Consider: The longest-living whites weren't the relatively wealthy, which Murray calls "Middle America." They're edged out by low-income residents of the rural Northern Plains states, where the men tend to reach age 76 and the women, 82.
Yet low-income whites in Appalachia and the Mississippi Valley die four years sooner than their Northern neighbors.
He cites American Indians as another example.

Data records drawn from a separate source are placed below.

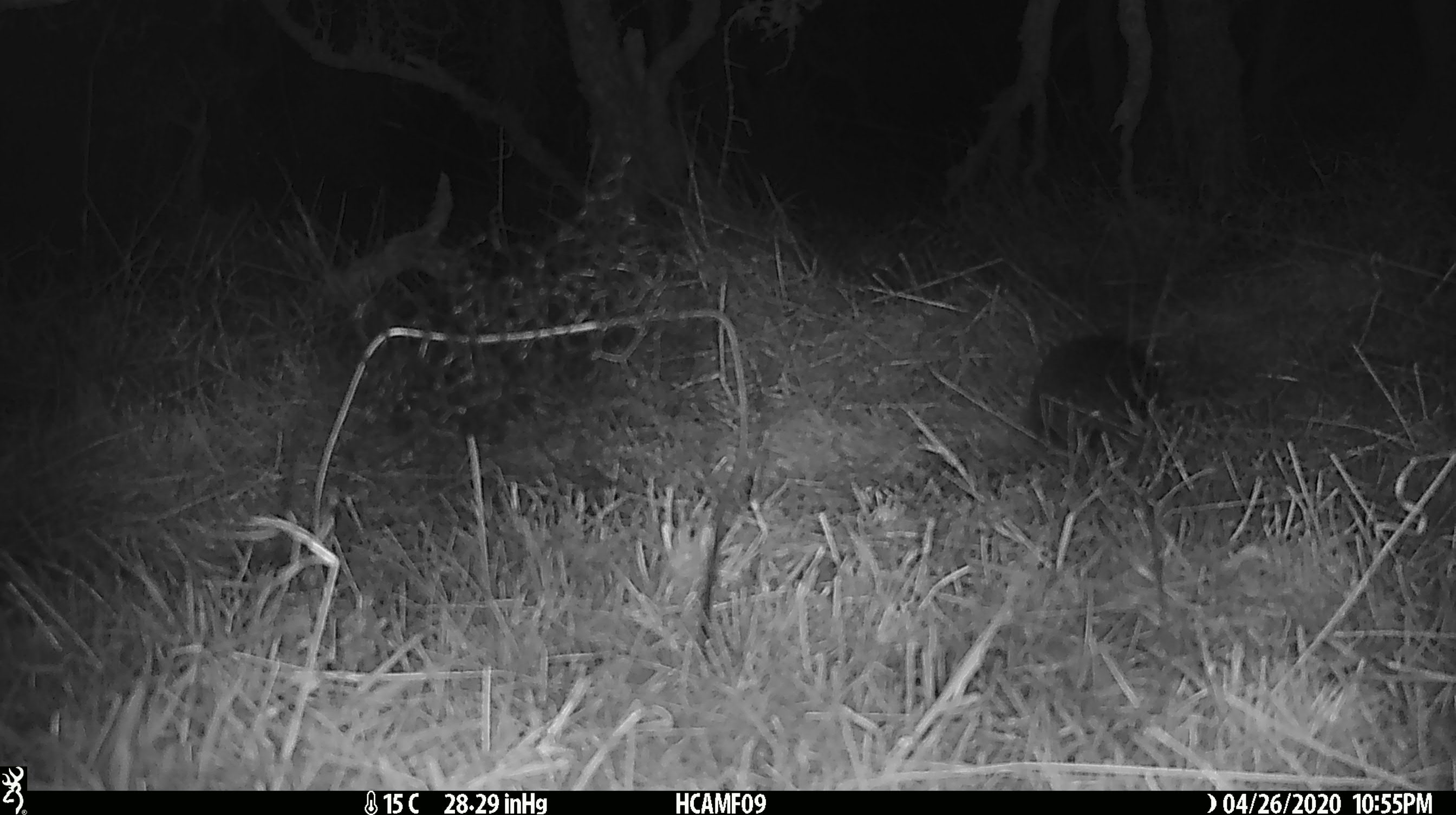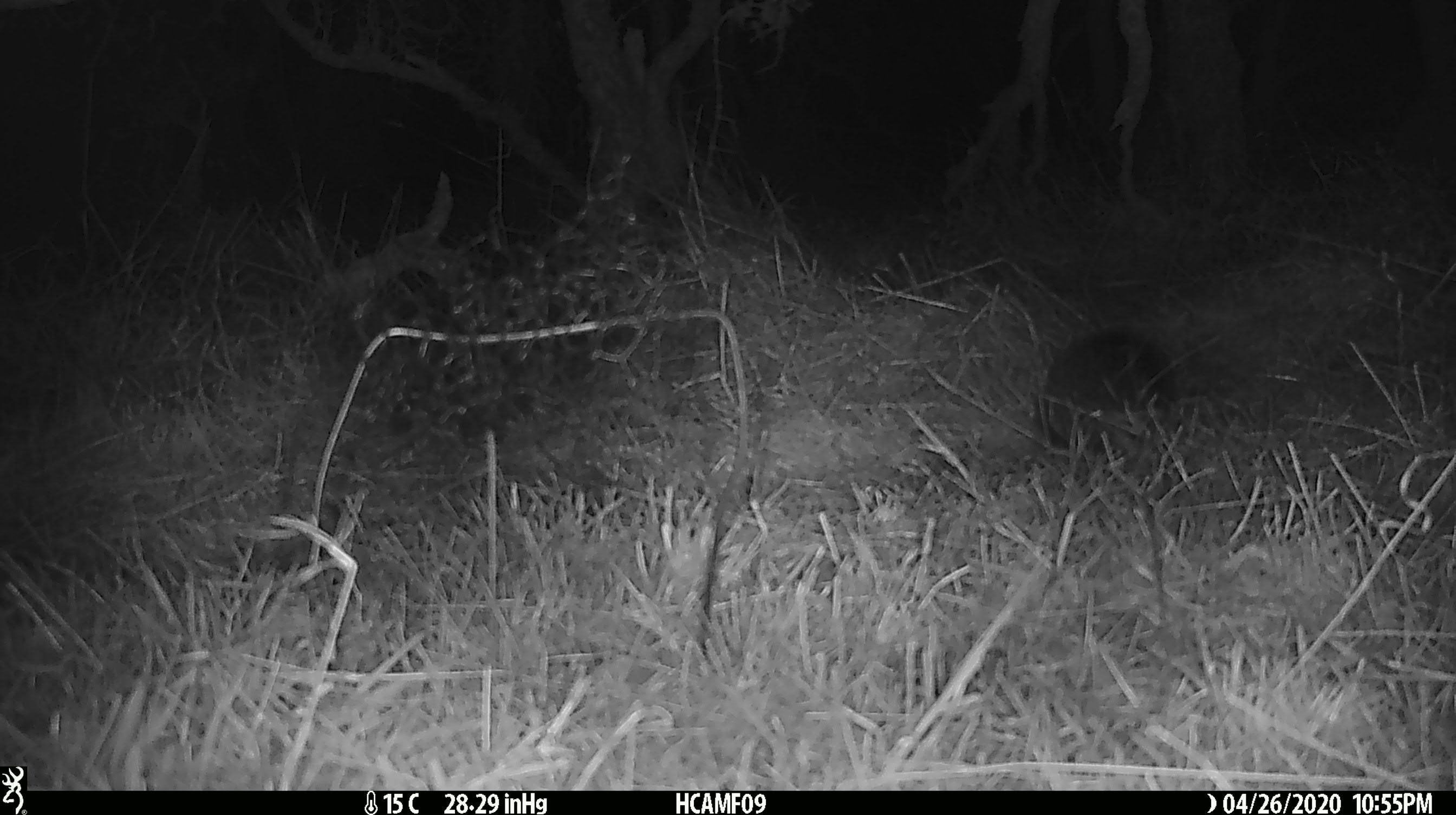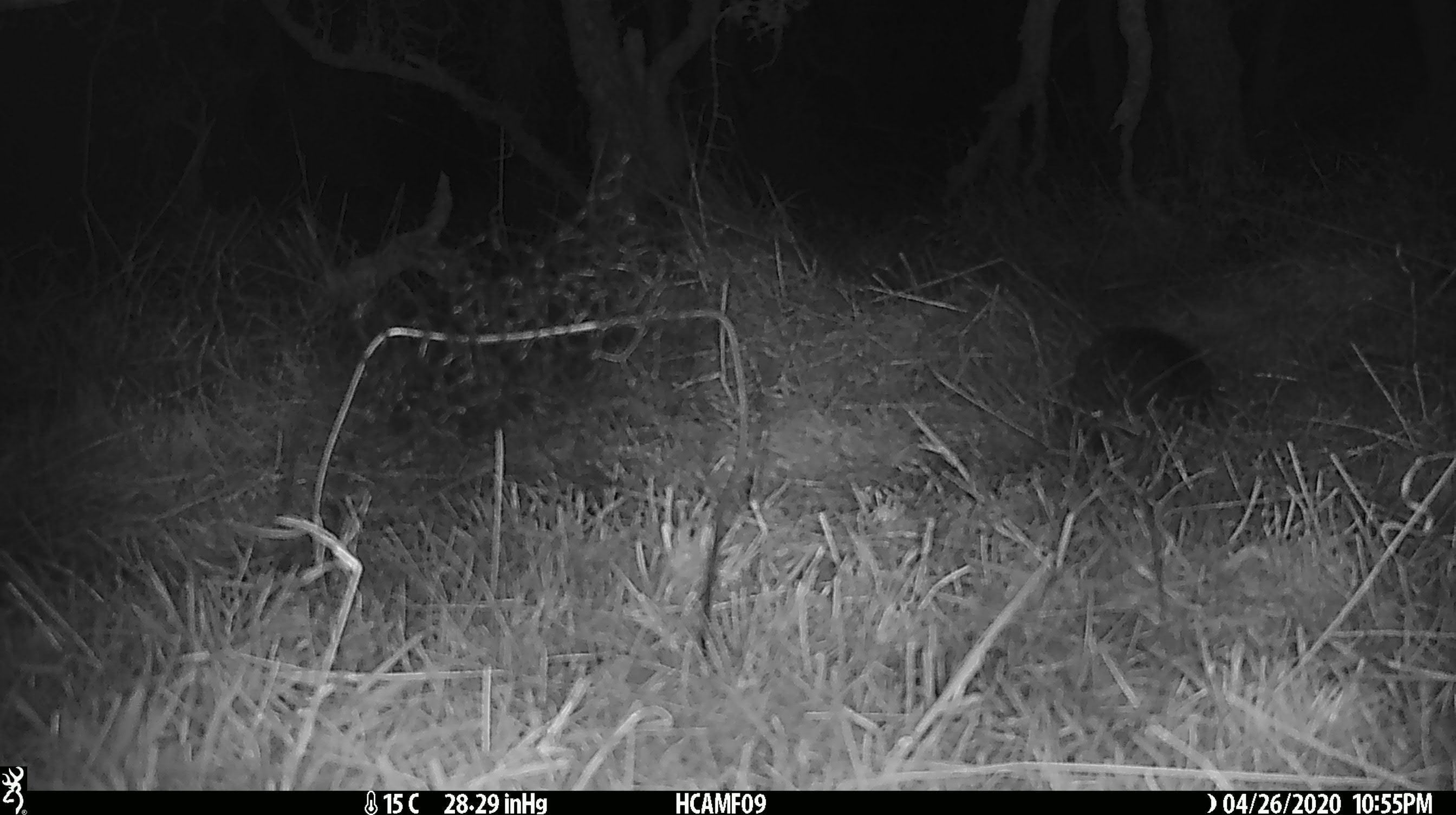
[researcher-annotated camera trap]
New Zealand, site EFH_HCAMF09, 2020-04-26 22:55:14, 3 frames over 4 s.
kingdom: Animalia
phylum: Chordata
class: Mammalia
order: Eulipotyphla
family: Erinaceidae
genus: Erinaceus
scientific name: Erinaceus europaeus europaeus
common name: european hedgehog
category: hedgehog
Hedgehog (european hedgehog) (Erinaceus europaeus europaeus).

Those who don't live on or near reservations in the West have life expectancies similar to that of whites.
"If it's your family involved, these are not small differences in lifespan," Murray said. "Yet that sense of alarm isn't there in the public."
"If I were living in parts of the country with those sorts of life expectancies, I would want ... to be asking my local officials or state officials or my congressman, 'Why is this?"'
This more precise measure of health disparities will allow federal officials to better target efforts to battle inequalities, said Dr. Wayne Giles of the Centers for Disease Control and Prevention, which helped fund Murray's work.
The CDC has some county-targeted programs -- like one that has reduced by half the diabetes-caused amputations among black men in Charleston, S.C., since 1999, largely by encouraging physical activity -- and the new study argues for more, he said.
"It's not just telling people to be active or not to smoke," Giles said. "We need to create the environment which assists people in achieving a healthy lifestyle."
The study also highlights that the complicated tapestry of local and cultural customs may be more important than income in driving health disparities, said Richard Suzman of the National Institute on Aging, which co-funded the research.
"It's not just low income," Suzman said. "It's what people eat, it's how they behave, or simply what's available in supermarkets."
Longevity disparities were most pronounced in young and middle-aged adults. A 15-year-old urban black man was 3.8 times as likely to die before the age of 60 as an Asian-American, for example.
That's key, Murray said, because this age group is left out of many government health programs that focus largely on children and the elderly.
Moreover, the longevity gaps have stayed about the same for 20 years despite increasing national efforts to eliminate obvious racial and ethnic health disparities, he found.
Murray was surprised to find that lack of health insurance explained only a small portion of those gaps. Instead, differences in alcohol and tobacco use, blood pressure, cholesterol and obesity seemed to drive death rates.
Most important, he said, will be pinpointing geographically defined factors -- such as shared ancestry, dietary customs, local industry, what regions are more or less prone to physical activity -- that, in turn, influence those health risks.
For example, scientists have long thought that the Asian longevity advantage would disappear once immigrant families adopted higher-fat Western diets. Murray's study is the first to closely examine second-generation Asian-Americans, and found their advantage persists.